Applauding the various consumer education initiatives undertaken by the government, NGOs, media and brands, Gupta says, “In terms of consumer awareness India is ahead of its neighbors like Pakistan, Bangladesh and Sri Lanka. However, it still can’t compare with a country like Germany. There is some awareness about the concept of sustainability, organic, recycled, etc. among Indian consumers. However, there remains a substantial scope for growth for certified organic textiles in India.”
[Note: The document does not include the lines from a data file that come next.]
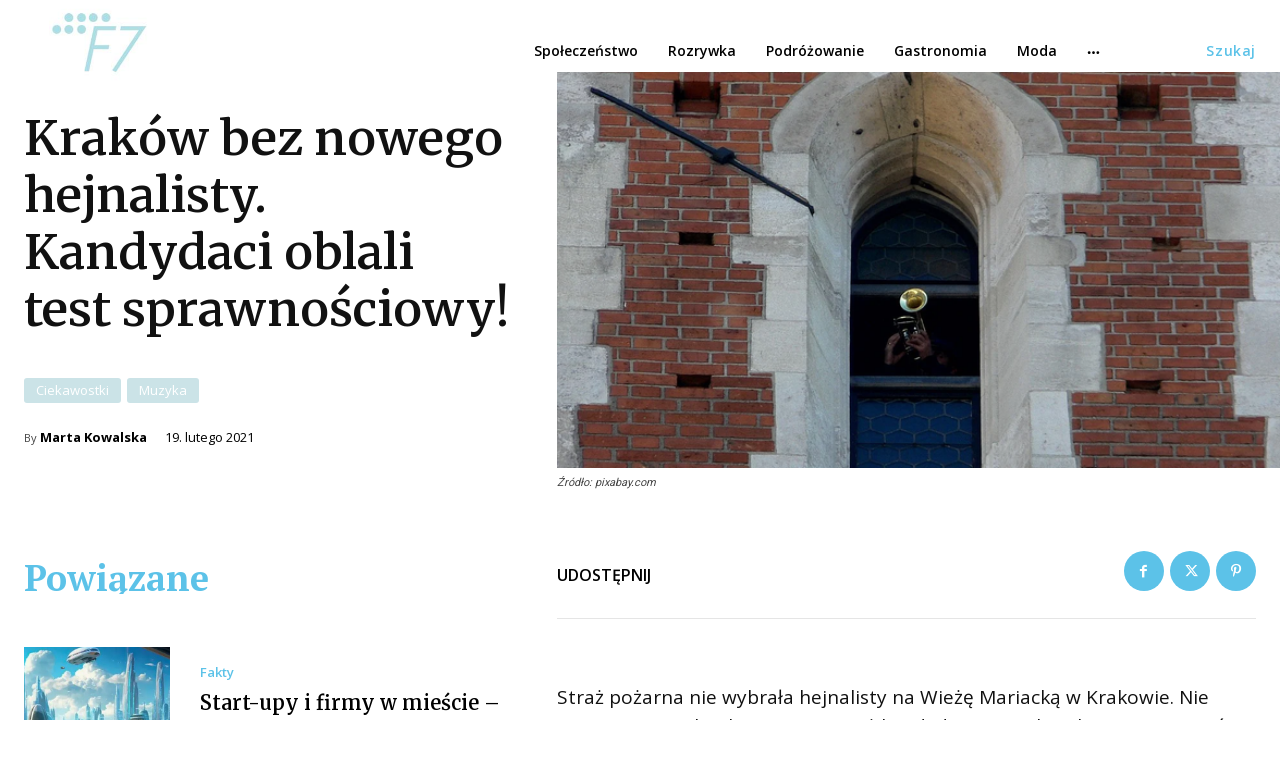

--- FILE ---
content_type: text/html; charset=utf-8
request_url: https://www.google.com/recaptcha/api2/aframe
body_size: 268
content:
<!DOCTYPE HTML><html><head><meta http-equiv="content-type" content="text/html; charset=UTF-8"></head><body><script nonce="KoSdGwp_Z6FJqfkZJ-G0Kg">/** Anti-fraud and anti-abuse applications only. See google.com/recaptcha */ try{var clients={'sodar':'https://pagead2.googlesyndication.com/pagead/sodar?'};window.addEventListener("message",function(a){try{if(a.source===window.parent){var b=JSON.parse(a.data);var c=clients[b['id']];if(c){var d=document.createElement('img');d.src=c+b['params']+'&rc='+(localStorage.getItem("rc::a")?sessionStorage.getItem("rc::b"):"");window.document.body.appendChild(d);sessionStorage.setItem("rc::e",parseInt(sessionStorage.getItem("rc::e")||0)+1);localStorage.setItem("rc::h",'1768800463981');}}}catch(b){}});window.parent.postMessage("_grecaptcha_ready", "*");}catch(b){}</script></body></html>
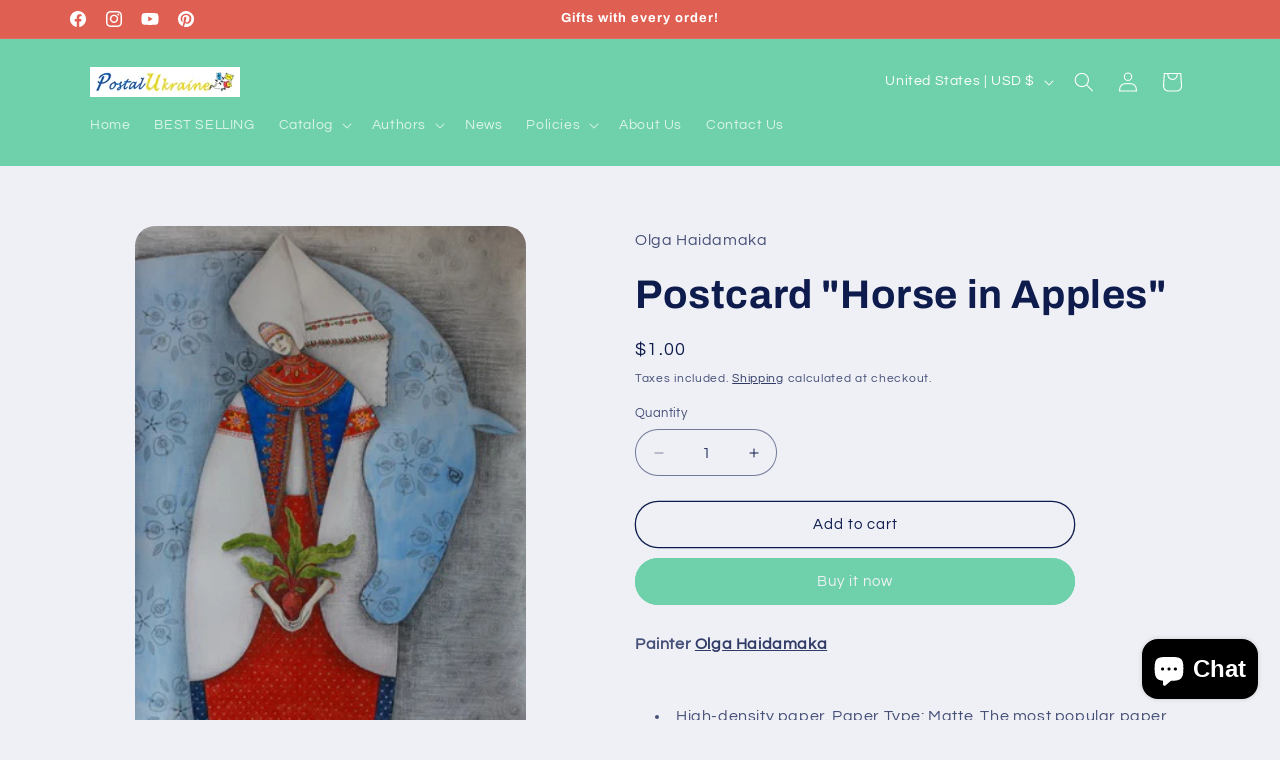

--- FILE ---
content_type: application/javascript; charset=utf-8
request_url: https://recommendations.loopclub.io/v2/storefront/template/?product_id=2027716214902&theme_id=137799205024&page=postcardsua.com%2Fproducts%2Fhorse-in-apples&r_type=product&r_id=2027716214902&page_type=product_page&currency=USD&shop=postal-ukraine.myshopify.com&user_id=1770005520-6747830d-7c7c-4620-94d8-686a69538995&theme_store_id=1567&locale=en&screen=desktop&qs=%7B%7D&client_id=6ac9816b-cde8-4b74-9cf8-3a548178e5d5&cbt=true&cbs=true&market=86999200&callback=jsonp_callback_33680
body_size: 167
content:
jsonp_callback_33680({"visit_id":"1770005524-6ea9a10f-3130-4fe6-910a-2676fc7dcce0","widgets":[],"product":{},"shop":{"id":62975,"domain":"postcardsua.com","name":"postal-ukraine.myshopify.com","currency":"USD","currency_format":"<span class=money>${{amount}}</span>","css":"","show_compare_at":true,"enabled_presentment_currencies":["USD"],"extra":{},"product_reviews_app":null,"swatch_app":null,"js":"","translations":{},"analytics_enabled":[],"pixel_enabled":true},"theme":{},"user_id":"1770005520-6747830d-7c7c-4620-94d8-686a69538995"});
Educating customers on GOTS
To increase awareness, Gupta advises brands and retailers to educate their customers. GOTS is currently working on a social media strategy and can support brands/retailers with content about organic/sustainability aspects of the standard. He also refutes the allegation that certified organic cannot be trendy. “The list of GOTS approved dyes and chemicals contain 18,000 options from more than 700 suppliers,” says Gupta. “These low impact chemicals inputs can be used to impart effects such as digital printing, pigment printing, easy care finish etc. Similarly, a wide range of non-GMO accessories, permitted in GOTS (Section 184.108.40.206), can be used to impart numerous design/fashion aspects to the clothing,” he adds.
Dealing with violations
GOTS aims to deal with all brand violations stringently. The standard’s website names all companies currently under certification ban. “We encourage everyone to report the misuse of GOTS logo or reference using complaint form given on GOTS website. Consumers and buyers should look for the ‘License Number’ in GOTS Label on the product. This license number can be verified on GOTS website in Public Database,” Gupta says. GOTS certified manufacturers include almost all large-scale textile manufacturers in natural fiber domain in India. Besides, there are more than 1,000 medium and small units that are GOTS certified. These include exporters and other players in the supply chain including ginners/spinners/weavers /dyehouses and sub-contracted operations.
GOTS certified merchandise is available both online and offline channels. “However, the consumer group buying organic prefer to shop online rather than offline,” adds Gupta.